The emergency department nurse is working in a community hospital. During the past two (2) hours, 15 clients have been admitted with Salmonella food poisoning. Which information should the nurse discuss with the clients?
- A. Explain the incubation period is 48 to 72 hours.
- B. Explain the source of this poisoning is contaminated water.
- C. Explain the sources of contamination are eggs and chicken.
- D. Explain the bacterial contaminant came from canned foods.
Correct Answer: C
Rationale: Salmonella is commonly associated with undercooked eggs and poultry, making this the most accurate information. Incubation is 6–72 hours, water is less common, and canned foods are linked to botulism.
You may also like to solve these questions
The client is being admitted to the outpatient psychiatric clinic diagnosed with bulimia. Which question should the nurse ask to identify behaviors suggesting bulimia?
- A. When was the last time you exercised?
- B. What over-the-counter medications do you take?
- C. How long have you had a positive self-image?
- D. Do you eat a lot of high-fiber foods for bowel movements?
Correct Answer: B
Rationale: Asking about OTC medications identifies purging behaviors (e.g., laxatives, diuretics) common in bulimia. Exercise, self-image, and fiber intake are less specific.
The parents of a female toddler bring the child to the pediatrician's office with nausea, vomiting, and diarrhea. Which intervention should the nurse implement first?
- A. Ask the parent about the child's diet.
- B. Assess the child's tissue turgor.
- C. Give the child a sucker if she is good.
- D. Notify the HCP the child is waiting to be seen.
Correct Answer: B
Rationale: Assessing tissue turgor evaluates dehydration, a priority in a toddler with vomiting and diarrhea. Diet history, rewards, and HCP notification follow assessment.
The nurse is caring for the client who is 6 hours post—open cholecystectomy. The client's T—tube drainage bag is empty, and the nurse notes slight jaundice of the sclera. Which action by the nurse is most important?
- A. Reposition the client to promote T-tube drainage
- B. Telephone the surgeon to report these findings
- C. Ask a nursing assistant to obtain a blood pressure
- D. Record the findings and continue to monitor the client
Correct Answer: B
Rationale: A. Repositioning the client might promote bile flow into the T—tube if the client were lying on the tube. However, the jaundice indicates that the problem is internal. B. The T-tube is placed in the common bile duct to ensure patency of the duct. Lack of bile draining into the T—tube and jaundiced sclera are signs of an obstruction to the bile flow. This is most important to report to the surgeon. C. The client’s BP would not be affected by this situation. D. Recording the findings and continuing to monitor the client are inappropriate because the client is experiencing signs of a complication.
The client diagnosed with chronic pancreatitis is concerned about pain control. The nurse explains that the initial plan for chronic pancreatic pain control involves the administration of which of the following?

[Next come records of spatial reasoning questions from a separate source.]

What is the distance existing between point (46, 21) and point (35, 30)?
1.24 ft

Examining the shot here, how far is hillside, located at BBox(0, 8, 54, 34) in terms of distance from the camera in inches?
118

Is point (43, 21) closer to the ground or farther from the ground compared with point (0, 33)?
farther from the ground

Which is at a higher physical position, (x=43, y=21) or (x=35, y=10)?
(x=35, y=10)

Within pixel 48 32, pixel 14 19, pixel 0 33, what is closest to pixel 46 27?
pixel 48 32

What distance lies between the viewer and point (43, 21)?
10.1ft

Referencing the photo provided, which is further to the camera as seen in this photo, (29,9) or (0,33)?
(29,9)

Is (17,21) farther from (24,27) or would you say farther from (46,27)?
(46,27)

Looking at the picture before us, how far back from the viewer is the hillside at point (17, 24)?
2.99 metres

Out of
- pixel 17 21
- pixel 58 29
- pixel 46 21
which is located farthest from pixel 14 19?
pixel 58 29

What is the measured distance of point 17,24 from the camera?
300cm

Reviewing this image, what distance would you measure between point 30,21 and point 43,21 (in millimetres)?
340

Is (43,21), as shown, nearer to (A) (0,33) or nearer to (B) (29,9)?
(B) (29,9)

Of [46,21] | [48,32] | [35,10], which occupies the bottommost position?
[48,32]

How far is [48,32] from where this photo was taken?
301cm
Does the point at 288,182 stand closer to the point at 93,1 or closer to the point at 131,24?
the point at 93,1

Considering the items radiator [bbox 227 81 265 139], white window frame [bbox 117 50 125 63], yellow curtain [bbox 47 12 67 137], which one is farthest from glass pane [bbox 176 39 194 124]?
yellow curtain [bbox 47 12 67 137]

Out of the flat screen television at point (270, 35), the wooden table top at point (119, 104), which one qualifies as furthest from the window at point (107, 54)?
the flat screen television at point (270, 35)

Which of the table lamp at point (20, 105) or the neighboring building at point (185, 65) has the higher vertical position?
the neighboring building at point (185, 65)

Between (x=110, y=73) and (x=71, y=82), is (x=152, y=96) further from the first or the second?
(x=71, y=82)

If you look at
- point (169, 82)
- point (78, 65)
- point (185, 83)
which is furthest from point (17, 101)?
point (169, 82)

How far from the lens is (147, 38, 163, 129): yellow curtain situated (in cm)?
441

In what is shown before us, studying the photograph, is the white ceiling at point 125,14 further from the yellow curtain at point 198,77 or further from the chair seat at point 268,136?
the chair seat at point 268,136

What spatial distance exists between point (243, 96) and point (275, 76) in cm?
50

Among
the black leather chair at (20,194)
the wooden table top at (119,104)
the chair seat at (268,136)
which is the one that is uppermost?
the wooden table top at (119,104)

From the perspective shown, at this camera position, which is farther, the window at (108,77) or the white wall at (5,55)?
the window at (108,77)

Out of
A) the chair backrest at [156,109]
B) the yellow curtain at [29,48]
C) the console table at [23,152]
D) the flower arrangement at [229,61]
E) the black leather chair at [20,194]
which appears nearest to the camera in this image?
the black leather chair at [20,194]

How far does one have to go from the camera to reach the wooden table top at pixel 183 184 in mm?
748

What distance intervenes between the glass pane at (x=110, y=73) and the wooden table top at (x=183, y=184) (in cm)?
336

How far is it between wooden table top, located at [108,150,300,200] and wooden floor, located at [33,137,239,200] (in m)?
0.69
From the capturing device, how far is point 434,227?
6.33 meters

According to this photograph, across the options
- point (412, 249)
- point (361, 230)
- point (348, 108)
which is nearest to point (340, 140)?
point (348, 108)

- A. Opioid analgesics, such as morphine sulfate
- B. Nonsteroidal anti-inflammatory drugs (NSAIDs)
- C. Pancreatic enzymes with H2 blocker medications
- D. Injection of medication directly into the nerves
Correct Answer: C
Rationale: A. Opioid analgesics may be prescribed if pancreatic enzymes do not relieve pain. B. NSAIDs, such as ibuprofen, may be used to treat chronic pancreatic pain, but they are not the initial treatment and are usually not sufficient to control the pain. C. The initial pain control measures include exogenous pancreatic enzymes because pancreatic stimulation by food is thought to cause pain. Pancreatic enzymes are coupled with H2 blockers, which block the action of histamine on parietal cells in the stomach. H2 blockers are used because gastric acid destroys the lipase needed to break down fats. D. A nerve block relieves pain in about 50 percent of people who undergo the procedure, but this is not the initial measure for pain control.
Which nursing interventions should be included in the care plan for the 84-year-old client diagnosed with acute gastroenteritis?
- A. Assess the skin turgor on the back of the client’s hands.
- B. Monitor the client for orthostatic hypotension.
- C. Record the frequency and characteristics of sputum.
- D. Use Standard Precautions when caring for the client.
- E. Institute safety precautions when ambulating the client.
Correct Answer: A,B,D,E
Rationale: Assessing skin turgor and orthostatic hypotension monitors dehydration, Standard Precautions prevent spread, and safety precautions address weakness in the elderly. Sputum is unrelated to gastroenteritis.